Oktober 1988

  • 23.10.88

    Es scheint eine von Heidegger-Adepten immer wieder gemachte Erfahrung zu sein, daß man beim Lesen glaubt etwas zu begreifen, das sich dann wieder verflüchtigt, eine Erfahrung, die zweifellos süchtig machen kann. Und Heidegger-Adepten erwecken nicht selten den Eindruck von Süchtigen.

    Das scheint zusammenzuhängen mit (offensichtlich von Heidegger selber) undurchschauten Tricks, zu denen H. gezwungen ist, und in die er seinen ganzen analytischen Scharfsinn legt, die nichts anderes bezwecken, als den Schein aufrechtzuerhalten, Reflexionsbegriffe seien fähig, ein An sich auszudrücken. Ein lernfähiger und lernbereiter Blick in Hegels Logik hätte genügt, diesen Schein aufzulösen.

  • 22.10.88

    Heideggers Philosophie ist ein Modellfall für die Mechanismen von Projektion und Verleugnung: Das Fascinosum, vom Begriff des Seins über Kategorien wie Eigentlichkeit, Entschlossenheit u.ä., ist der Duftstoff, der genau in die Bereiche herein(ver-)führt, die er dann diskriminiert. Die Bindung, die ihre Anhänger fesselt, besteht aus einer ebenso trüben wie wirksamen Mischung aus Selbsterhöhung und Selbstverachtung (verdrängter Schuld); es ist die gleiche Bindung, die den Zusammenhang des Mythos herstellt und definiert. Charakteristisch das Verhältnis zur Schuld: Es gibt keine Unschuld; soweit es Schuld gibt, ist sie infolge des projektiven Denkens nicht zurechenbar.
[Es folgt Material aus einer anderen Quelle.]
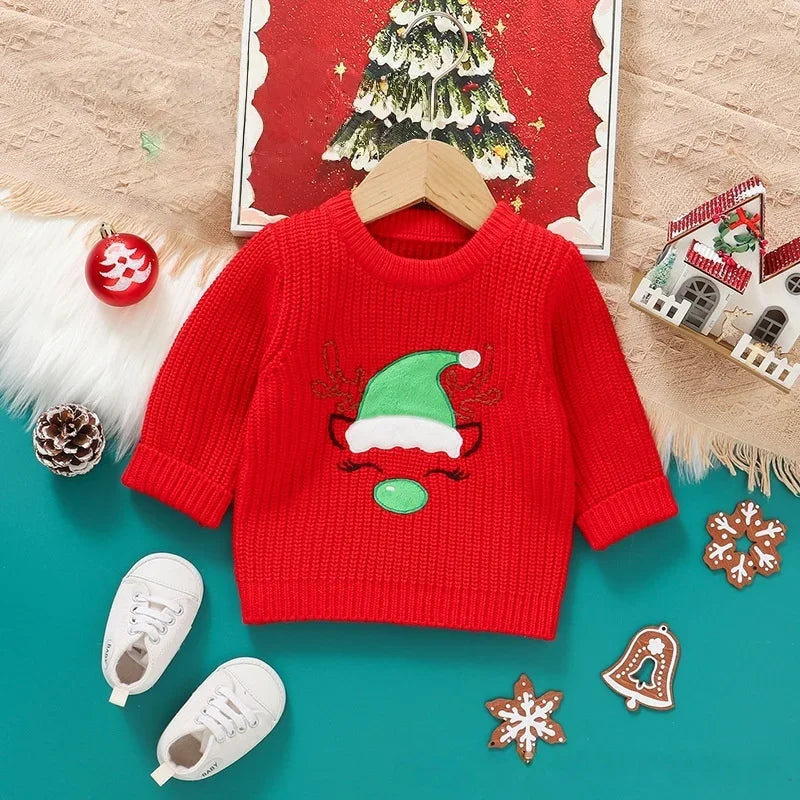 Kids' Long-Sleeved Embroidery Design Warm Sweater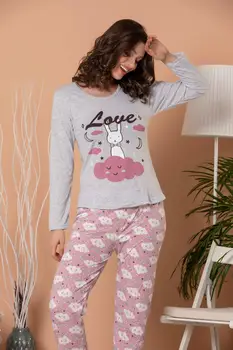 

STRAWBERRY Women 'S Gray Melange Printed Long Sleeve Pajamas Suit
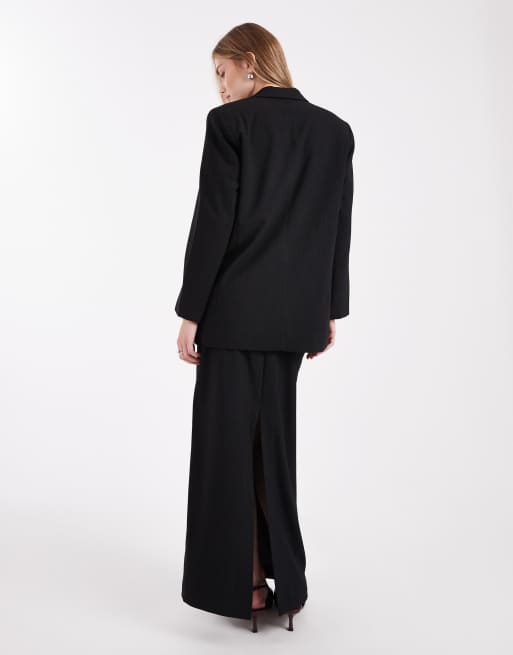 Vero Moda - Elegante maxirok met krijtstreep in zwart en wit, deel van co-ord set, 4 van 5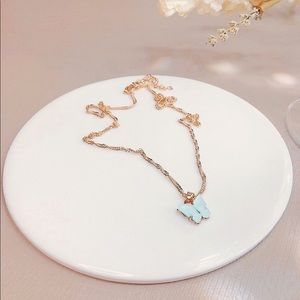 Girls Butterfly Pendant Necklace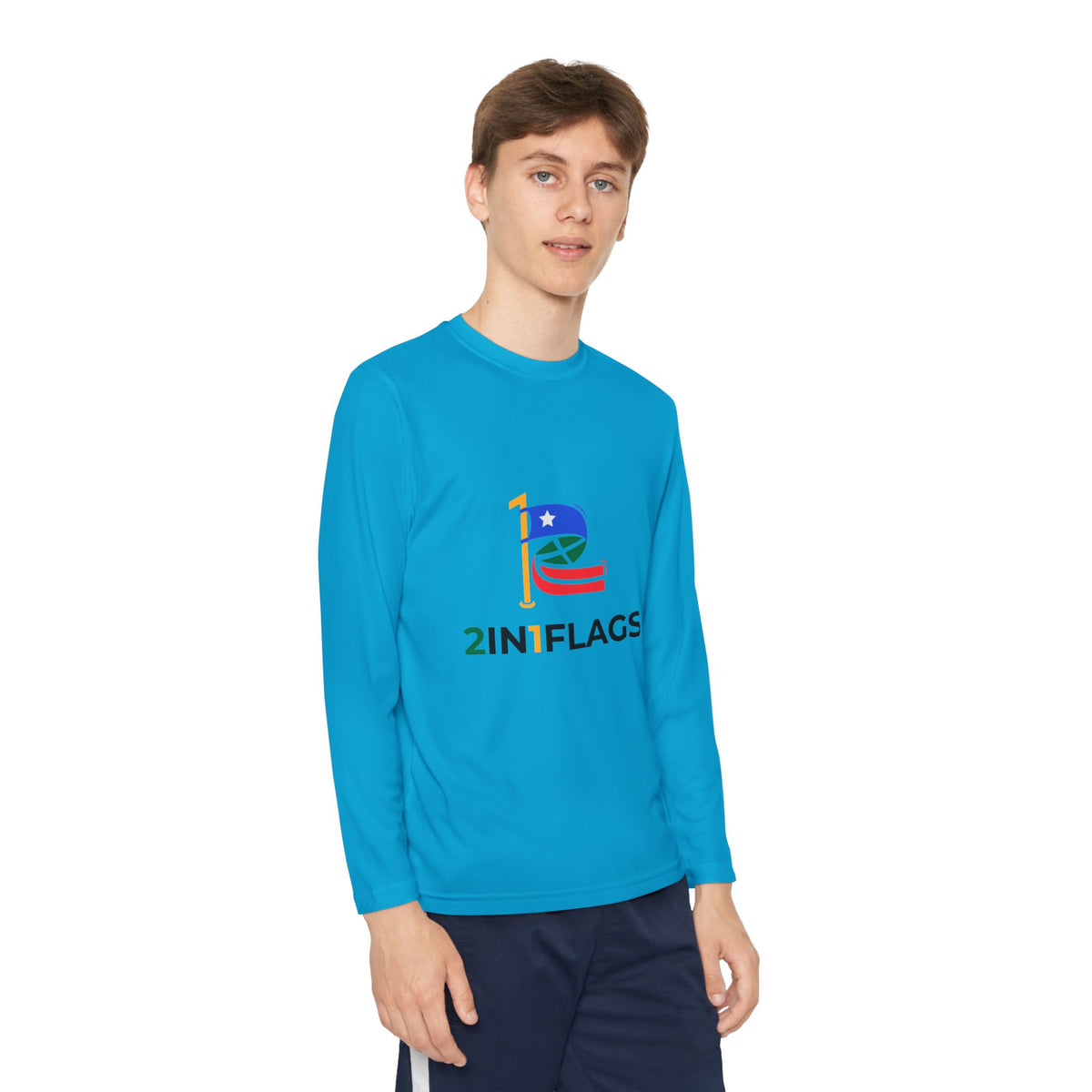 Custom 2in1 Flag Youth Long Sleeve Tee with custom dual flag design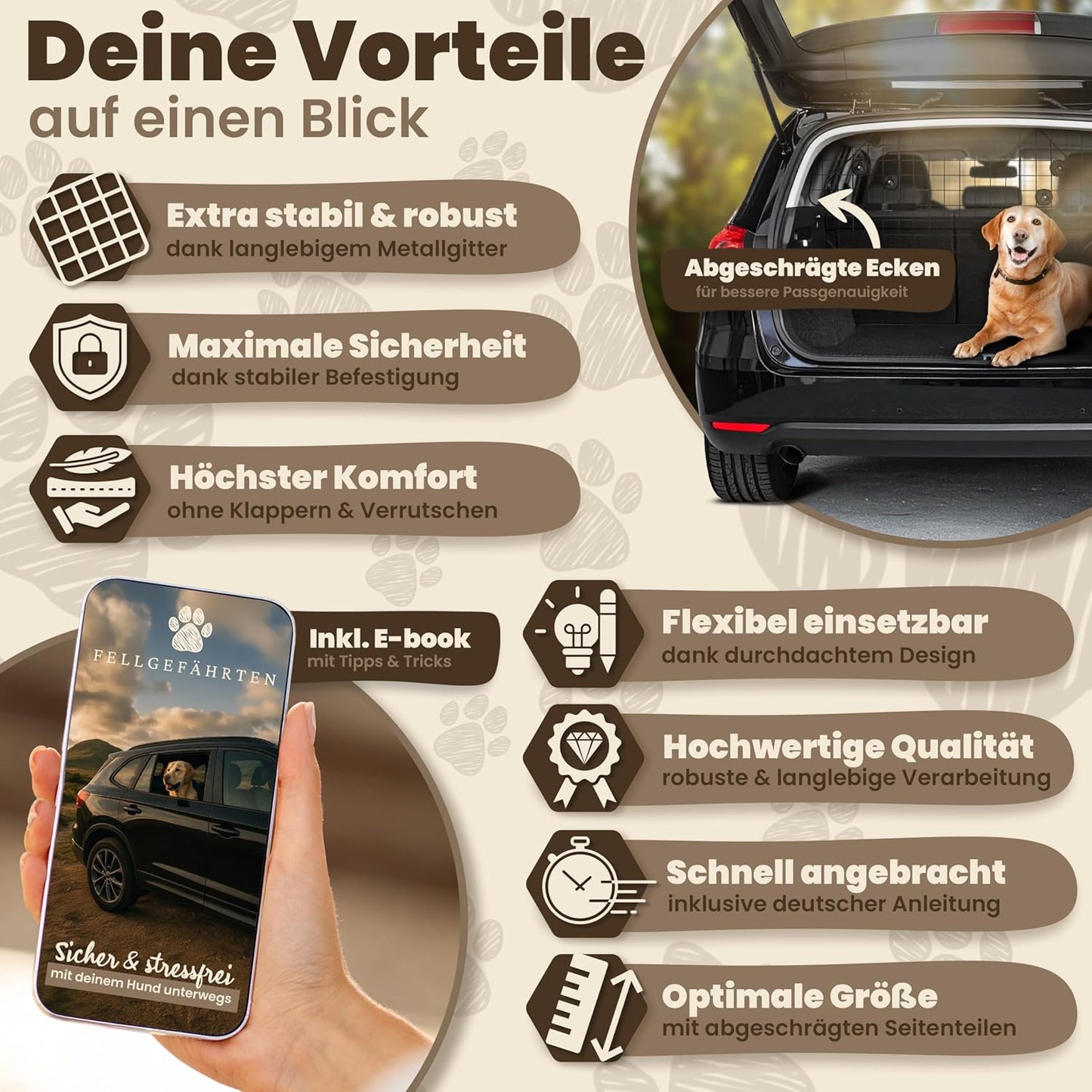 Kofferraum-Hundegitter für Autos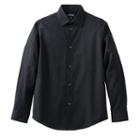 Boys 4-20 Chaps Herringbone Button-down Shirt, Boy's, Size: 10-12, Black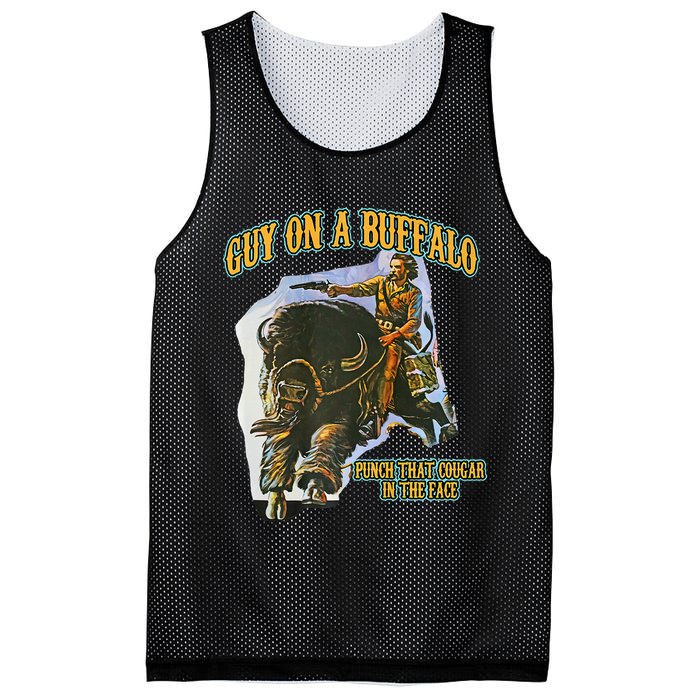 Guy On A Buffalo Punch That Cougar In The Face Mesh Reversible Basketball Jersey Tank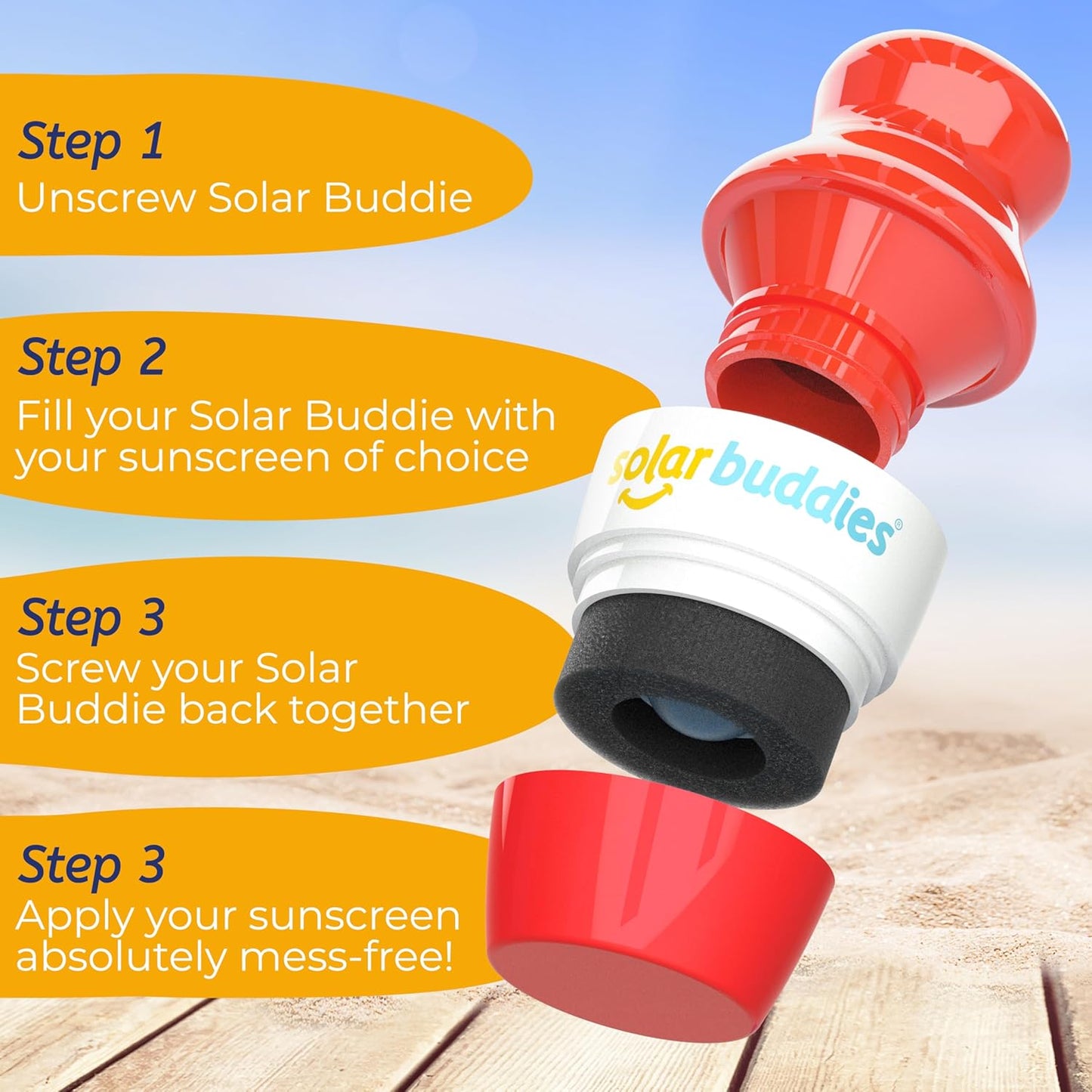Solar Buddies Bag Bundle & Carabina Clip - Full Red - Refillable Roll on Sponge Sunscreen, Suncream & Lotion Applicator For Kids, Adults & Families - Holds 3.4fl oz, Perfect Size for Travel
Hier sind die gleichen Mechanismen wirksam, die nach dem Krieg geholfen haben, den Faschismus zu verdrängen.

    Die gleichen Konstellationen durchziehen die gesamte Geschichte der Philosophie: Heidegger macht gleichsam den Geburtsfehler der Philosophie zu ihrem einzigen Inhalt. Es ist der gleiche Zusammenhang, aus dessen Kritik F.R. seine Philosophie gewinnt. Hier liegt die einzige Gemeinsamkeit beider.

  • 19.10.88

    Das Bilderverbot ist der Kern einer opferfreien Religionslehre. Das Opfer selber ist nämlich nur das Bild der Beziehung der Sprache zur Wahrheit: Wenn diese Beziehung rein hergestellt ist, bedarf es des Opfers nicht mehr. Diese Beziehung schließt aber „Barmherzigkeit“, parakletisches Denken, m.a.W. eine Beziehung zum Objekt mit ein, die sowohl die Anklage als auch das richtende Urteil unterläuft, die die Verteidigung des Schwachen, Unterdrückten, Bedrängten, Zu-kurz-Gekommenen zu ihrer eigenen Sache macht: den Heiligen Geist. Das Bilderverbot ist identisch mit dem Verbot der „Sünde wider den Heiligen Geist“. (Bekenntnis und Verinnerlichung des Opfers.)

  • 17.10.88

    Es ist ein Unterschied ums Ganze, ob Zukunftserwartungen aus der Sicht des Zuschauers oder der des moralisch Betroffenen, der Verantwortung erwachsen. Die Sicht des Zuschauers ist die mythische, die des Betroffenen eine unendlich belastete und die befreiende zugleich.

    Mythisch ist der Staat, zu dessen Existentialien das Schicksal, das Recht und das Wissen gehören.